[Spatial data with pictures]
──────────

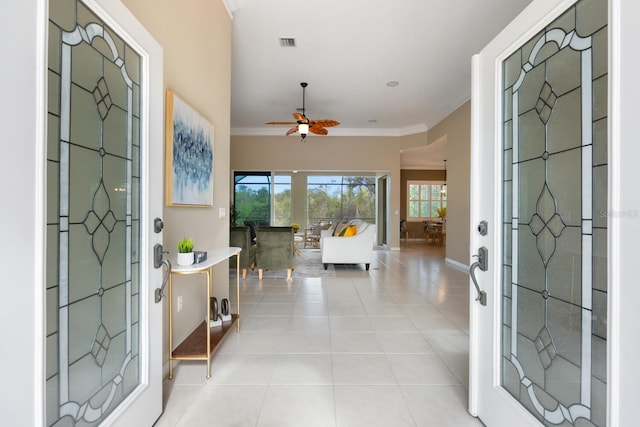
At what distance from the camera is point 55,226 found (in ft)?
3.43

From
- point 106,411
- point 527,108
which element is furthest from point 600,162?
point 106,411

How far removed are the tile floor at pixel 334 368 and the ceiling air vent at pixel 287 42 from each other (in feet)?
11.1

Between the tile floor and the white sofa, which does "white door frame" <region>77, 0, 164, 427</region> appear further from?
the white sofa

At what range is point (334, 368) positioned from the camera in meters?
2.15

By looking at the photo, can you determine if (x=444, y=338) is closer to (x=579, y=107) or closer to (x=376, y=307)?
(x=376, y=307)

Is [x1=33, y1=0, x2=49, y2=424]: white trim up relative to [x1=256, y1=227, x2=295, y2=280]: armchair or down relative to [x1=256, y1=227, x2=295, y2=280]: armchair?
up

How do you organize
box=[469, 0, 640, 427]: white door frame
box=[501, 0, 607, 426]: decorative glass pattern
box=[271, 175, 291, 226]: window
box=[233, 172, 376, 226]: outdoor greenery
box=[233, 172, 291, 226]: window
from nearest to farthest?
box=[469, 0, 640, 427]: white door frame, box=[501, 0, 607, 426]: decorative glass pattern, box=[233, 172, 291, 226]: window, box=[271, 175, 291, 226]: window, box=[233, 172, 376, 226]: outdoor greenery

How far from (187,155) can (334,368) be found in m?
1.93

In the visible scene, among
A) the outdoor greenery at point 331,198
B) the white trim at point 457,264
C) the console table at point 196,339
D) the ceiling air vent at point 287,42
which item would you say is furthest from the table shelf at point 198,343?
the outdoor greenery at point 331,198

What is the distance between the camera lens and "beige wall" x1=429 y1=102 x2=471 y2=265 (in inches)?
227

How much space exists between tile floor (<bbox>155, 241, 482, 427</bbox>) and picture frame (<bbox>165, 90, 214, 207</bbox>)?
1244mm

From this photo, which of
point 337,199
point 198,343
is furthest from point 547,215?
point 337,199

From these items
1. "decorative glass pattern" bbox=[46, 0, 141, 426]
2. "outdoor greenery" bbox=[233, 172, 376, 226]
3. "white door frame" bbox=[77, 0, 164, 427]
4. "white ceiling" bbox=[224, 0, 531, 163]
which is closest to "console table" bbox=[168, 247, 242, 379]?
"white door frame" bbox=[77, 0, 164, 427]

──────────

**Written exercise**
Rewrite the records from the line containing "What is the" through the end of the records, inclusive, as a numbered list, leaving out blank lines.

**Answer to the task**
1. What is the distance between the camera lens and "beige wall" x1=429 y1=102 x2=471 y2=265 (in inches)?
2. 227
3. How much space exists between tile floor (<bbox>155, 241, 482, 427</bbox>) and picture frame (<bbox>165, 90, 214, 207</bbox>)?
4. 1244mm
5. From this photo, which of
6. point 337,199
7. point 198,343
8. is furthest from point 547,215?
9. point 337,199
10. From these items
11. 1. "decorative glass pattern" bbox=[46, 0, 141, 426]
12. 2. "outdoor greenery" bbox=[233, 172, 376, 226]
13. 3. "white door frame" bbox=[77, 0, 164, 427]
14. 4. "white ceiling" bbox=[224, 0, 531, 163]
15. which is closest to "console table" bbox=[168, 247, 242, 379]?
16. "white door frame" bbox=[77, 0, 164, 427]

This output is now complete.